[Spatial relationship records]
** Begin **

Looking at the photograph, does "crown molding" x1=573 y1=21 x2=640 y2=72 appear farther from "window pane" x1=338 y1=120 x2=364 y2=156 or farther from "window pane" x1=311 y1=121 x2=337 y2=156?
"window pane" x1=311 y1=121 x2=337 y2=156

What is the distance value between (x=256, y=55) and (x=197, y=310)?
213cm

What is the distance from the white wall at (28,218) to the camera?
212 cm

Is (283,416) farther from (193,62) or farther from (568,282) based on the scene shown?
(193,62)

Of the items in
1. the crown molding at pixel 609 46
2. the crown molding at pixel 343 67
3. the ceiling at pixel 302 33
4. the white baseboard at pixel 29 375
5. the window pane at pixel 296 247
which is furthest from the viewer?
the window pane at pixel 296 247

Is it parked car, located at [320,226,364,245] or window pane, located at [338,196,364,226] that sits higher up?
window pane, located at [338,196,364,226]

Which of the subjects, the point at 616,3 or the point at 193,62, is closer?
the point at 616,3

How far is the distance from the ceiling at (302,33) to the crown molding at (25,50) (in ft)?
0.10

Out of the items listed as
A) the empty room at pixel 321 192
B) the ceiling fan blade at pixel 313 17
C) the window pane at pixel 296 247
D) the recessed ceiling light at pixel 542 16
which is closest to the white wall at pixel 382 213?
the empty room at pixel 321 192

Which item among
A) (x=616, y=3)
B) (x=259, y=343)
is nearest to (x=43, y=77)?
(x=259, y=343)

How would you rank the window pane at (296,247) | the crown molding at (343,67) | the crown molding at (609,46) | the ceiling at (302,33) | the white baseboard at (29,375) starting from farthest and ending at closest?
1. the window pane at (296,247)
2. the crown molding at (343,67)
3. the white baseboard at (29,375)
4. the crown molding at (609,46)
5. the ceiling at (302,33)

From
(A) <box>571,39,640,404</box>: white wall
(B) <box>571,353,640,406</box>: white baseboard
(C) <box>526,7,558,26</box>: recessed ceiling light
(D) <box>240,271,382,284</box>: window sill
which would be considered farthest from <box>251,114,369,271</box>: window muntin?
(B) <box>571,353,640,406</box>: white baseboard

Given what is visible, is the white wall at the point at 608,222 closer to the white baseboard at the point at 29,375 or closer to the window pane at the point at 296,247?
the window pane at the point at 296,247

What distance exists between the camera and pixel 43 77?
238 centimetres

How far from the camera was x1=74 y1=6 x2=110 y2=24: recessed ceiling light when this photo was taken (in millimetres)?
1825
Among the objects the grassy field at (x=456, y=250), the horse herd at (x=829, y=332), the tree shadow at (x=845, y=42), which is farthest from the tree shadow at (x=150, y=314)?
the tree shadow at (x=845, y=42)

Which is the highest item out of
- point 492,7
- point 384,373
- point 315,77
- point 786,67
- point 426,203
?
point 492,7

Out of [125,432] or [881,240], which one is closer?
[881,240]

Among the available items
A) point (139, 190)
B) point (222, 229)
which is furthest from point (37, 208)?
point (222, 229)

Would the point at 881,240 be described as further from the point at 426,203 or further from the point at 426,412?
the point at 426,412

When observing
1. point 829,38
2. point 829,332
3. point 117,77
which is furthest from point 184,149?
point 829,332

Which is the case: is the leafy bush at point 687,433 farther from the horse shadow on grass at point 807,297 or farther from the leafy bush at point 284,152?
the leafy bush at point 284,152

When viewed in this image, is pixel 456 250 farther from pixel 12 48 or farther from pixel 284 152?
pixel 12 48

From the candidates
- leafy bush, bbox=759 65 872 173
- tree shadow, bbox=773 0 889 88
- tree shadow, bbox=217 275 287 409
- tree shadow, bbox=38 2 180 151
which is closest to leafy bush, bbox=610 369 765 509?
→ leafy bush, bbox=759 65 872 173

** End **
** Begin **

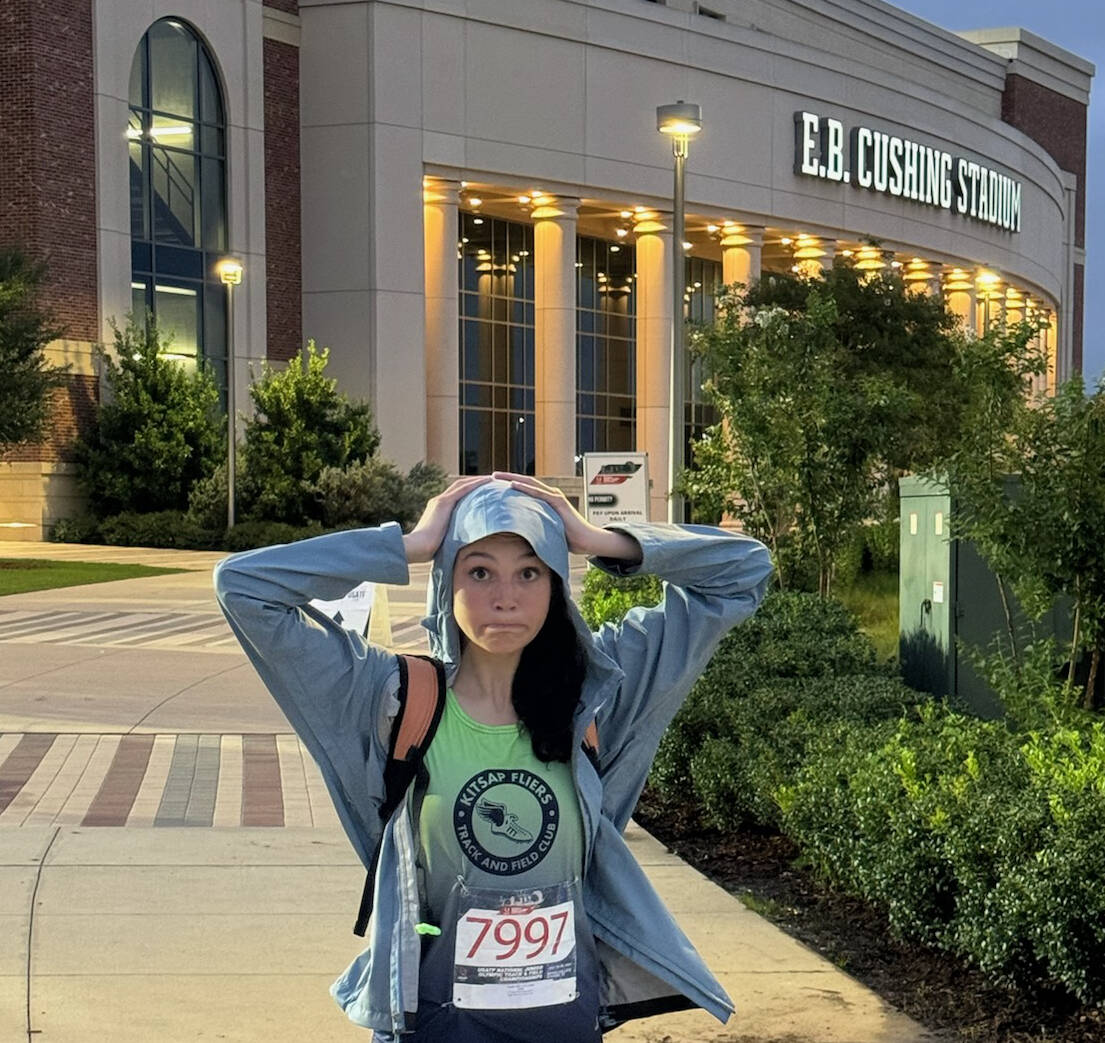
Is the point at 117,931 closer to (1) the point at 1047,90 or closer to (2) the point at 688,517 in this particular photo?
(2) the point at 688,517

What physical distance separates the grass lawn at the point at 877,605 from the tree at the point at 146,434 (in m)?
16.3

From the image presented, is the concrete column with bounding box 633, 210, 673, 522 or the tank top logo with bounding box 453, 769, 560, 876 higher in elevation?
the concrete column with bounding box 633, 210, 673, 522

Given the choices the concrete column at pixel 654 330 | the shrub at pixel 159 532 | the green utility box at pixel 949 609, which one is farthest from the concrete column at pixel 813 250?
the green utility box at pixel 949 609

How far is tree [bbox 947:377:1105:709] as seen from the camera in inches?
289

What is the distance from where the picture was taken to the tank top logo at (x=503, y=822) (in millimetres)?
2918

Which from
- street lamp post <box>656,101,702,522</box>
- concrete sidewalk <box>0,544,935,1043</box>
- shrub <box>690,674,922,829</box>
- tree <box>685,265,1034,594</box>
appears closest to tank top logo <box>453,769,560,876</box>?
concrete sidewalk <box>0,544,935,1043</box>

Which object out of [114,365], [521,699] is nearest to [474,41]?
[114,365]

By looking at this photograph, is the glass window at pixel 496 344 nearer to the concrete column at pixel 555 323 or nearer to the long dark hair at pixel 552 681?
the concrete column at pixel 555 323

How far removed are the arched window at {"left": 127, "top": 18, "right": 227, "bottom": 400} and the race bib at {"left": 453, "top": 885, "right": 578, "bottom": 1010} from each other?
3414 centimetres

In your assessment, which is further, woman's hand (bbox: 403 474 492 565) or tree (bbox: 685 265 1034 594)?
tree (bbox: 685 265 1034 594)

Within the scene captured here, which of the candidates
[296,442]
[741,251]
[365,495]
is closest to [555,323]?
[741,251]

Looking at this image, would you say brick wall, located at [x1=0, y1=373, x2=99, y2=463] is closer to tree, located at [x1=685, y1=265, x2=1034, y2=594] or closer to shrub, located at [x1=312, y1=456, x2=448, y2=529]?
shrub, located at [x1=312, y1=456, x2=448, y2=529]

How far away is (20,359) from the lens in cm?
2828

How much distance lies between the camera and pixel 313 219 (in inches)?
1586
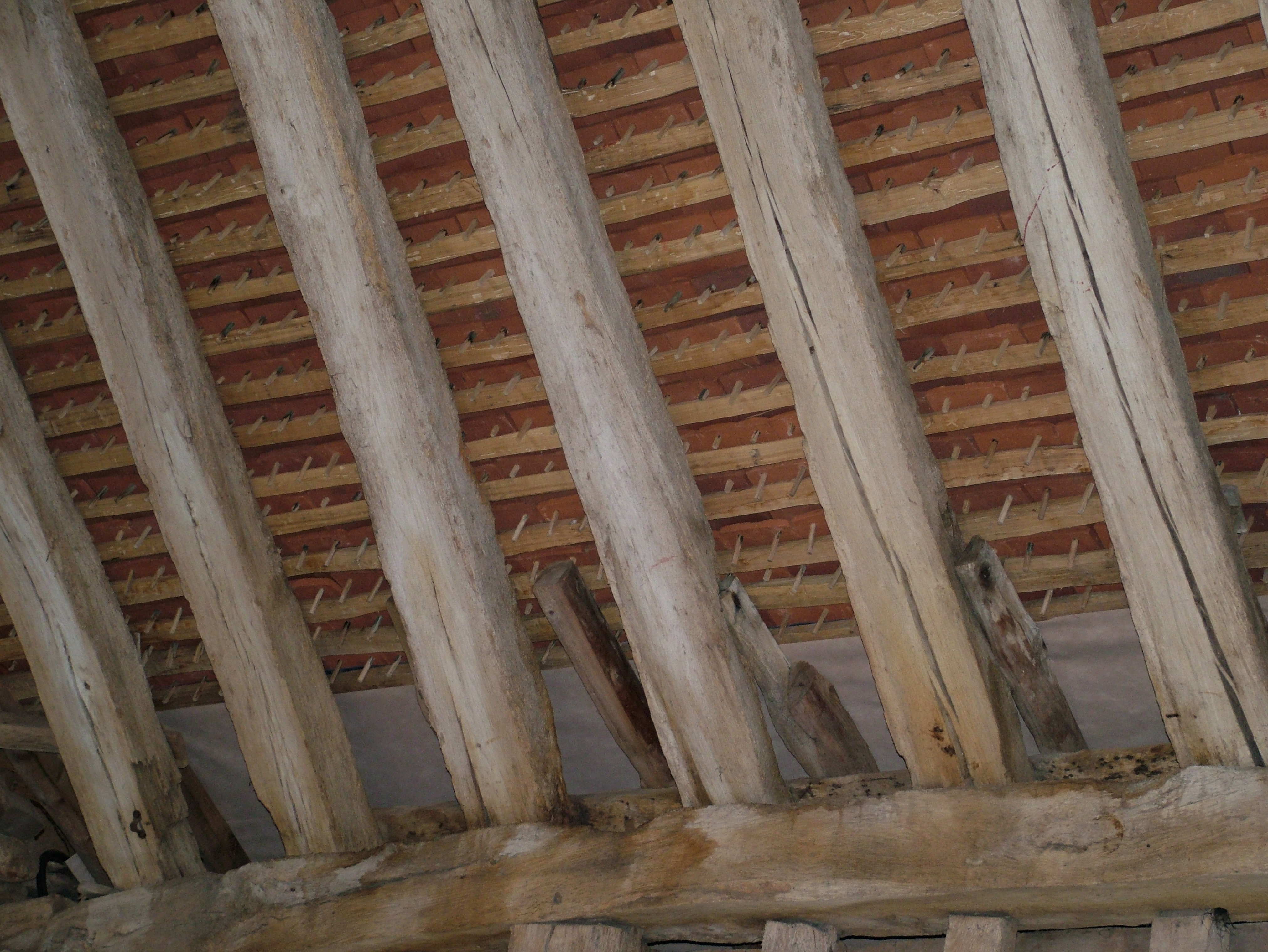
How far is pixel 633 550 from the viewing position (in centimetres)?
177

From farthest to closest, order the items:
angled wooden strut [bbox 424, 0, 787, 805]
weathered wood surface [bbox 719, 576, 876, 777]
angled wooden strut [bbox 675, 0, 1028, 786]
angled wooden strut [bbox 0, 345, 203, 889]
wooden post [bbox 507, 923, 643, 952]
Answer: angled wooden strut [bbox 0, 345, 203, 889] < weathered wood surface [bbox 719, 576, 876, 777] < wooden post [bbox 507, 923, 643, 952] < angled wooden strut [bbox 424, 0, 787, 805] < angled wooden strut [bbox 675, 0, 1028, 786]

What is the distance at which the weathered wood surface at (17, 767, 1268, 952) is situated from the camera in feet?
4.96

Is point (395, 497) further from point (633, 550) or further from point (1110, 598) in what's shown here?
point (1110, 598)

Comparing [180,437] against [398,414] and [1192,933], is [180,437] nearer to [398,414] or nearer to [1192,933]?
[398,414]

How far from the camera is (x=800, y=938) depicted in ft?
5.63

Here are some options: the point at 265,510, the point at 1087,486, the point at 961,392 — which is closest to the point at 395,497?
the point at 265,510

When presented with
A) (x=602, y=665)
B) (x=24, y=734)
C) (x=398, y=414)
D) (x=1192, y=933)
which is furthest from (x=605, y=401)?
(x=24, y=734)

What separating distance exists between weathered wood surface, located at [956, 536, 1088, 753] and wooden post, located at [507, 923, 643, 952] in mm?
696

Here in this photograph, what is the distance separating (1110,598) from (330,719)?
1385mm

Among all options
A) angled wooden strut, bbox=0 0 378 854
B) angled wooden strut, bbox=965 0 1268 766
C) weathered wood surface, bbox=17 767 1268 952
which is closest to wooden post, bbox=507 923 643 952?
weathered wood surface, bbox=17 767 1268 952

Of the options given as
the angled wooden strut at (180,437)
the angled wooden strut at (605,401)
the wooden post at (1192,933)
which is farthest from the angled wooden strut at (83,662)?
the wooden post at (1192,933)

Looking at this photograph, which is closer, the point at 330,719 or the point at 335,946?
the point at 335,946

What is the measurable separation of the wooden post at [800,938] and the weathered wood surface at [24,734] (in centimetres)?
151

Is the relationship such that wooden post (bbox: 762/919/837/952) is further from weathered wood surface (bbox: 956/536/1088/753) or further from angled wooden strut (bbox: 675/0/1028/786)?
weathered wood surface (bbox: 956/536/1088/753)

** End **

How many lines in the items above contain the word "millimetres"? Case matters, so reply with the count alone.

**WRITTEN ANSWER:** 2